> **TEXT ZUR PRÜFUNG**
Wohn- und Pflegeinfrastruktur für Menschen mit Bedarf an umfassender und intensiver Pflege im ambulanten Bereich bedarfsgerecht ausbauen.

In Nordrhein-Westfalen wie auch in anderen Bundesländern gibt es immer noch eine Angebotslücke im Bereich ambulant begleiteter Wohnformen. Viele Verbände und Träger weisen in ihren Stellungnahmen auf diesen Missstand hin. Eine menschenzentrierte Pflegeinfrastruktur verlangt nach kleinteiligen, ambulanten Angeboten und deren Einbeziehung in die Pflegeinfrastruktur vor Ort, unter Einbeziehung des sozialen Umfeldes der Menschen. Dies gilt besonders für Menschen mit einem Bedarf an umfassender und intensiver Pflege.

> **AUFGABE 1**
Worauf weisen laut dem Text zur Pflegeinfrastruktur viele Verbände und Träger in ihren Stellungnahmen hin?
> **AUFGABE 2**
Schreiben Sie den Abschnitt des Textes zur Pflegeinfrastruktur, beginnend mit "Wohn- und Pflegeinfrastruktur" und fortlaufend bis einschließlich "und intensiver Pflege.", neu und ersetzen Sie dabei "Angebotslücke" durch "Versorgungslücke".
> **AUFGABE 3**
Setzen Sie den Text zur Pflegeinfrastruktur an der Stelle fort, an der er endet.
Das Material wird für die Bearbeitung nicht benötigt.

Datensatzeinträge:
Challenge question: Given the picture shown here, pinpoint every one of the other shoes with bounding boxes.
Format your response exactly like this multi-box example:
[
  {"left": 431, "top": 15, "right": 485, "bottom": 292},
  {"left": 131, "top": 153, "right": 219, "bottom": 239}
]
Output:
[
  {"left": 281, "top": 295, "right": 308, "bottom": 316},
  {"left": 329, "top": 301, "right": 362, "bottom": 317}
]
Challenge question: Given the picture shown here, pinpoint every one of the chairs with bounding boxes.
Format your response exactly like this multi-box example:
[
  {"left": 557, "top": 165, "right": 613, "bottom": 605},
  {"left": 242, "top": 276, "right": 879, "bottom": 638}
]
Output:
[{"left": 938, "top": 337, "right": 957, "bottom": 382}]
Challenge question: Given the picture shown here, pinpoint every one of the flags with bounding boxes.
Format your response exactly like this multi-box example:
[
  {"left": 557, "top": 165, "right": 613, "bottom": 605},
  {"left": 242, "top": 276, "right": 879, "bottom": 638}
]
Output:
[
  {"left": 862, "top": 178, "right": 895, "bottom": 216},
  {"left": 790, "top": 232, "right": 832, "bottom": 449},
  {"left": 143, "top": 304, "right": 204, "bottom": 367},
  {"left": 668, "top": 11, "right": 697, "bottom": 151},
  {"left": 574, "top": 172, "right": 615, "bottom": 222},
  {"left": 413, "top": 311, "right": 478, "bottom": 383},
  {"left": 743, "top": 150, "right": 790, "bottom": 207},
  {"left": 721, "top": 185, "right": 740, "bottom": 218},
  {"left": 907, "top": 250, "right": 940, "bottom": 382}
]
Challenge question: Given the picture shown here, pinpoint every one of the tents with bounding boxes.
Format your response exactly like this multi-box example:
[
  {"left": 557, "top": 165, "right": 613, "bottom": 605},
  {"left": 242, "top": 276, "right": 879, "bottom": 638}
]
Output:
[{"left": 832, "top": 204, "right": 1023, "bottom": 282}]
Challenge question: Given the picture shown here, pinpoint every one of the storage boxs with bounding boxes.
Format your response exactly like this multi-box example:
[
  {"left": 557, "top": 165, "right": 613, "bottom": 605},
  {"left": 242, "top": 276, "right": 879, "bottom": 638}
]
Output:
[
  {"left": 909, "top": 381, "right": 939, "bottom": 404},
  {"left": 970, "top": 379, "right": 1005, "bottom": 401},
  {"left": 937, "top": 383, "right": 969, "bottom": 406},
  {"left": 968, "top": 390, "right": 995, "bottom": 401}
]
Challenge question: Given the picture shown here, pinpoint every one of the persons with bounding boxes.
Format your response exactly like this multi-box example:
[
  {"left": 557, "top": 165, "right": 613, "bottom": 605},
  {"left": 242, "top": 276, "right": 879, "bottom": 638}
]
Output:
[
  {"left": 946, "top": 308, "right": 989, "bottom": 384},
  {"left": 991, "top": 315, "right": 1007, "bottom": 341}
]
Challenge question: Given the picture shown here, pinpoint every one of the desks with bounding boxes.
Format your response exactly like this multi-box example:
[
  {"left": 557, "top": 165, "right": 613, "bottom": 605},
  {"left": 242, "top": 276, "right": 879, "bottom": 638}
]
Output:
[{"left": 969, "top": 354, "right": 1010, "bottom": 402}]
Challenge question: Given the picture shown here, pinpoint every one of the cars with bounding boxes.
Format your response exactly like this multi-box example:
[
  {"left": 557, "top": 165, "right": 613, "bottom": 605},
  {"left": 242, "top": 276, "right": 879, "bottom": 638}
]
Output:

> **LÖSUNG 1**
Auf die Angebotslücke im Bereich ambulant begleiteter Wohnformen.

> **LÖSUNG 2**
Wohn- und Pflegeinfrastruktur für Menschen mit Bedarf an umfassender und intensiver Pflege im ambulanten Bereich bedarfsgerecht ausbauen.

In Nordrhein-Westfalen wie auch in anderen Bundesländern gibt es immer noch eine Versorgungslücke im Bereich ambulant begleiteter Wohnformen. Viele Verbände und Träger weisen in ihren Stellungnahmen auf diesen Missstand hin. Eine menschenzentrierte Pflegeinfrastruktur verlangt nach kleinteiligen, ambulanten Angeboten und deren Einbeziehung in die Pflegeinfrastruktur vor Ort, unter Einbeziehung des sozialen Umfeldes der Menschen. Dies gilt besonders für Menschen mit einem Bedarf an umfassender und intensiver Pflege.

> **LÖSUNG 3**
Das gesetzlich eingeräumte freie Wahlrecht des Versicherten, was Inhalt, Umfang und Struktur von Pflege- und Betreuungssettings anbelangt, besitzt verfassungsrechtlichen Rang: Jeder muss das pflegerische Angebot wählen können, das ihm zusagt. Um das Ziel erreichen zu können, dass jede Person entscheiden können muss, wo sie leben will, ist die Schaffung von faktischen Wahlmöglichkeiten nötig. Davon sind wir in NRW aber noch weit entfernt. So steht an Versorgungsangeboten für eine umfassende Pflege in NRW derzeit ein Angebot an 6.000 Plätzen in Pflege-Wohngemeinschaften einem Angebot an 170.000 Plätzen in Pflegeheimen gegenüber. Wahlfreiheit sieht anders aus.
Deshalb muss ein Schwerpunkt im Ausbau der Pflegeinfrastruktur in der Förderung und Unterstützung von gemeinschaftlichen Wohnformen mit einer umfassenden Pflege im ambulanten Setting liegen, so wie es auch vom 7. Altenbericht der Bundesregierung eingefordert wird.

III.        Der Landtag stellt fest:

·           Mit dem Entwurf für ein Reha- und Intensivpflegegesetz wird das Ziel, den Missbrauch in der Intensivpflege zu bekämpfen, verfehlt. Stattdessen werden zentrale Menschenrechte ausgehebelt.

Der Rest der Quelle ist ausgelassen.